__WHAT YOU NEED TO DO__: The answer should be a single number: how many lines of the entries below hold the word "templates".

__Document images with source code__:
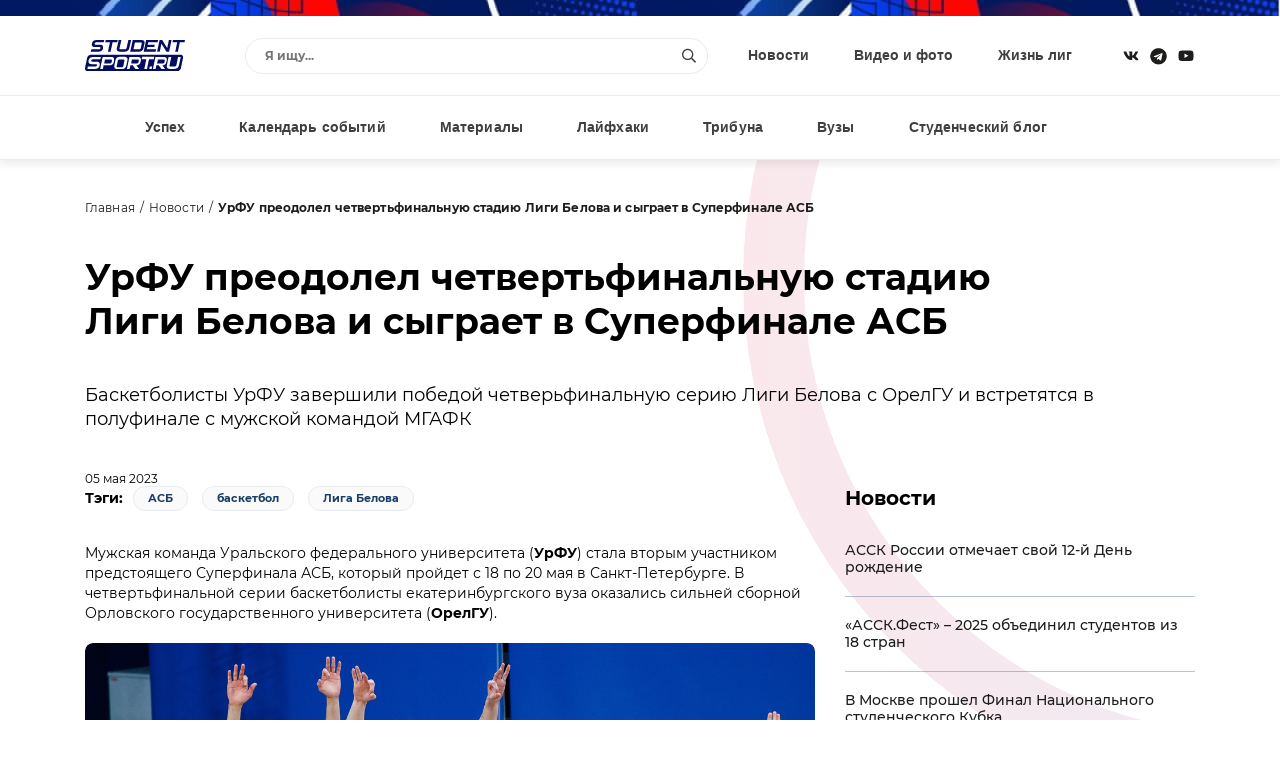

--- FILE ---
content_type: image/svg+xml
request_url: https://www.studentsport.ru/bitrix/templates/v1.0/img/footer__logo.svg
body_size: 1644
content:
<svg width="105" height="33" viewBox="0 0 105 33" fill="none" xmlns="http://www.w3.org/2000/svg">
<path d="M19.6999 8.7002C19.1999 11.2002 17.3999 12.4004 14.8999 12.4004H6.8999L7.3999 9.90039H15.3999C16.1999 9.90039 16.6999 9.5002 16.8999 8.7002C17.0999 7.9002 16.6999 7.5 15.8999 7.5H11.2999C8.7999 7.5 7.49991 6.30029 8.09991 3.80029C8.59991 1.30029 10.3999 0.100098 12.8999 0.100098H20.8999L20.3999 2.6001H12.3999C11.5999 2.6001 11.0999 3.00029 10.8999 3.80029C10.6999 4.60029 11.0999 5 11.8999 5H16.4999C18.9999 5 20.2999 6.3002 19.6999 8.7002Z" fill="#040D5F"/>
<path d="M34.1998 2.6001H29.2998L27.1998 12.4004H24.4998L26.4998 2.6001H21.5999L22.0999 0.100098H34.7998L34.1998 2.6001Z" fill="#040D5F"/>
<path d="M46.9 8.7002C46.4 11.2002 44.6 12.4004 42.1 12.4004H37.5C35 12.4004 33.7 11.2002 34.3 8.7002L36.1 0H38.9L37.1 8.7002C36.9 9.5002 37.3 9.90039 38.1 9.90039H42.7C43.5 9.90039 44 9.5002 44.2 8.7002L46 0H48.8L46.9 8.7002Z" fill="#040D5F"/>
<path d="M60.8999 8.7002C60.3999 11.2002 58.5999 12.4004 56.0999 12.4004H47.3999L49.9999 0H58.6999C61.1999 0 62.4999 1.2002 61.8999 3.7002L60.8999 8.7002ZM50.7999 10H56.6999C57.4999 10 57.9999 9.60029 58.1999 8.80029L59.1999 3.90039C59.3999 3.10039 58.9999 2.7002 58.1999 2.7002H52.2999L50.7999 10Z" fill="#040D5F"/>
<path d="M76.3 2.6001H66.4L65.9 5H73.3L72.7 7.5H65.3L64.8 10H74.7L74.2 12.4004H61.5L64.1 0.100098H76.8L76.3 2.6001Z" fill="#040D5F"/>
<path d="M88.1998 12.4004H85.4998L80.0999 3.90039L78.2998 12.4004H75.5999L78.1998 0.100098H80.8998L86.2998 8.7002L88.0999 0.100098H90.7998L88.1998 12.4004Z" fill="#040D5F"/>
<path d="M104.2 2.6001H99.3L97.2 12.4004H94.4L96.5 2.6001H91.5L92.1 0.100098H104.7L104.2 2.6001Z" fill="#040D5F"/>
<path d="M99.7999 15H7.79991C5.29991 15 3.49992 16.2002 2.99992 18.7002L0.999922 28.4004C0.499922 30.9004 1.7999 32.1001 4.1999 32.1001H96.1999C98.6999 32.1001 100.5 30.9004 101 28.4004L103 18.7002C103.6 16.2002 102.3 15 99.7999 15ZM16.1999 26C15.6999 28.5 13.8999 29.7002 11.3999 29.7002H3.39992L3.89992 27.2002H11.8999C12.6999 27.2002 13.1999 26.8 13.3999 26C13.5999 25.2 13.1999 24.8003 12.3999 24.8003H7.79991C5.29991 24.8003 4.09993 23.6001 4.59993 21.1001C5.09993 18.6001 6.89992 17.4004 9.39992 17.4004H17.3999L16.8999 19.9004H8.89992C8.09992 19.9004 7.59992 20.3001 7.39992 21.1001C7.19992 21.9001 7.59992 22.3003 8.39992 22.3003H12.9999C15.4999 22.3003 16.6999 23.5 16.1999 26ZM30.9999 22.3003C30.4999 24.8003 28.9999 26 26.4999 26H20.2999L19.4999 29.7002H16.6999L19.2999 17.4004H28.1999C30.6999 17.4004 31.5999 18.6001 31.0999 21.1001L30.9999 22.3003ZM39.2999 29.9004H34.6999C32.1999 29.9004 30.9999 28.7002 31.4999 26.2002L32.5999 20.9004C33.0999 18.4004 34.8999 17.2002 37.3999 17.2002H41.9999C44.4999 17.2002 45.6999 18.4004 45.1999 20.9004L44.0999 26.2002C43.5999 28.7002 41.7999 29.9004 39.2999 29.9004ZM59.1999 21.1001L58.8999 22.3003C58.3999 24.8003 56.8999 26 54.3999 26L57.2999 29.7002H53.4999L50.5999 26H48.1999L47.3999 29.7002H44.5999L47.1999 17.4004H55.7999C58.3999 17.4004 59.6999 18.6001 59.1999 21.1001ZM65.4999 29.7002H62.6999L64.7999 19.8003H59.8999L60.3999 17.3003H72.9999L72.4999 19.8003H67.5999L65.4999 29.7002ZM70.3999 29.7002H67.8999L68.3999 27.2002H70.8999L70.3999 29.7002ZM81.4999 26L84.3999 29.7002H80.5999L77.6999 26H75.2999L74.4999 29.7002H71.6999L74.2999 17.4004H82.8999C85.3999 17.4004 86.5999 18.6001 86.0999 21.1001L85.7999 22.3003C85.4999 24.8003 83.9999 26 81.4999 26ZM98.8999 26C98.3999 28.5 96.5999 29.7002 94.0999 29.7002H89.4999C86.9999 29.7002 85.7999 28.5 86.2999 26L88.0999 17.4004H90.8999L89.0999 26C88.8999 26.8 89.2999 27.2002 90.0999 27.2002H94.6999C95.4999 27.2002 95.9999 26.8 96.1999 26L97.9999 17.4004H100.8L98.8999 26Z" fill="#040D5F"/>
<path d="M82.5001 19.8003H76.6001L75.8 23.5H81.7C82.5 23.5 83 23.1003 83.2 22.3003L83.5001 21.1001C83.7001 20.2001 83.3001 19.8003 82.5001 19.8003Z" fill="#040D5F"/>
<path d="M41.5 19.6001H36.9C36.1 19.6001 35.6 20.0003 35.4 20.8003L34.3 26.1001C34.1 26.9001 34.5 27.3003 35.3 27.3003H39.9C40.7 27.3003 41.2 26.9001 41.4 26.1001L42.5 20.8003C42.6 20.0003 42.3 19.6001 41.5 19.6001Z" fill="#040D5F"/>
<path d="M27.8 19.8003H21.6001L20.8 23.5H27.0001C27.8001 23.5 28.3001 23.1003 28.5001 22.3003L28.8 21.1001C29 20.2001 28.7 19.8003 27.8 19.8003Z" fill="#040D5F"/>
<path d="M55.4 19.8003H49.5L48.7 23.5H54.6C55.4 23.5 55.9 23.1003 56.1 22.3003L56.4 21.1001C56.6 20.2001 56.3 19.8003 55.4 19.8003Z" fill="#040D5F"/>
</svg>


--- FILE ---
content_type: image/svg+xml
request_url: https://www.studentsport.ru/bitrix/templates/v1.0/img/news__pattern_3.svg
body_size: 234
content:
<svg width="659" height="655" viewBox="0 0 659 655" fill="none" xmlns="http://www.w3.org/2000/svg">
<circle cx="151.479" cy="147.478" r="341" transform="rotate(60 151.479 147.478)" stroke="url(#paint0_linear)" stroke-width="61"/>
<defs>
<linearGradient id="paint0_linear" x1="-373.929" y1="156.539" x2="515.61" y2="157.409" gradientUnits="userSpaceOnUse">
<stop stop-color="#EC0A15"/>
<stop offset="1" stop-color="#233BDB"/>
</linearGradient>
</defs>
</svg>


--- FILE ---
content_type: image/svg+xml
request_url: https://www.studentsport.ru/bitrix/templates/v1.0/img/news__pattern_2.svg
body_size: 236
content:
<svg width="483" height="419" viewBox="0 0 483 419" fill="none" xmlns="http://www.w3.org/2000/svg">
<path d="M636.924 673.892L82.5861 396.041L600.381 54.8959L636.924 673.892Z" stroke="url(#paint0_linear)" stroke-width="61"/>
<defs>
<linearGradient id="paint0_linear" x1="485.087" y1="965.897" x2="426.942" y2="-35.6922" gradientUnits="userSpaceOnUse">
<stop stop-color="#EC0A15"/>
<stop offset="1" stop-color="#233BDB"/>
</linearGradient>
</defs>
</svg>


--- FILE ---
content_type: application/javascript; charset=windows-1251
request_url: https://www.studentsport.ru/bitrix/templates/v1.0/js/libms.js?16980670031120
body_size: 525
content:
$(document).ready(function(){

	var isCounter=false;
	$(window).scroll(function(){
		if(!isCounter){
			isCounter=true;

		   (function(m,e,t,r,i,k,a){
				m[i]=m[i]||function(){(m[i].a=m[i].a||[]).push(arguments)};
				m[i].l=1*new Date();
				k=e.createElement(t),a=e.getElementsByTagName(t)[0],k.async=1,k.src=r,a.parentNode.insertBefore(k,a)
		   })
		   (window, document, "script", "https://mc.yandex.ru/metrika/tag.js", "ym");

		   ym(52506448, "init", {
				clickmap:true,
				trackLinks:true,
				accurateTrackBounce:true,
				webvisor:true
		   });

			/*var arParams={};

			arParams["action"]="libm";
			arParams["url"]=window.location.href;

			arParams["screen_width"]=screen.width;
			arParams["screen_height"]=screen.height;
			arParams["body_width"]=document.body.clientWidth;
			arParams["body_height"]=document.body.clientHeight;

			arParams["navigator"]=JSON.stringify(Object.getOwnPropertyNames(Navigator.prototype)
				.reduce((m, v) => (m[v] = navigator[v], m), {})
			, null, "\t");

			$.post("/libm.php", arParams, function(data){
			   
			   
			});*/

__ANSWER TO THE PROBLEM__: 4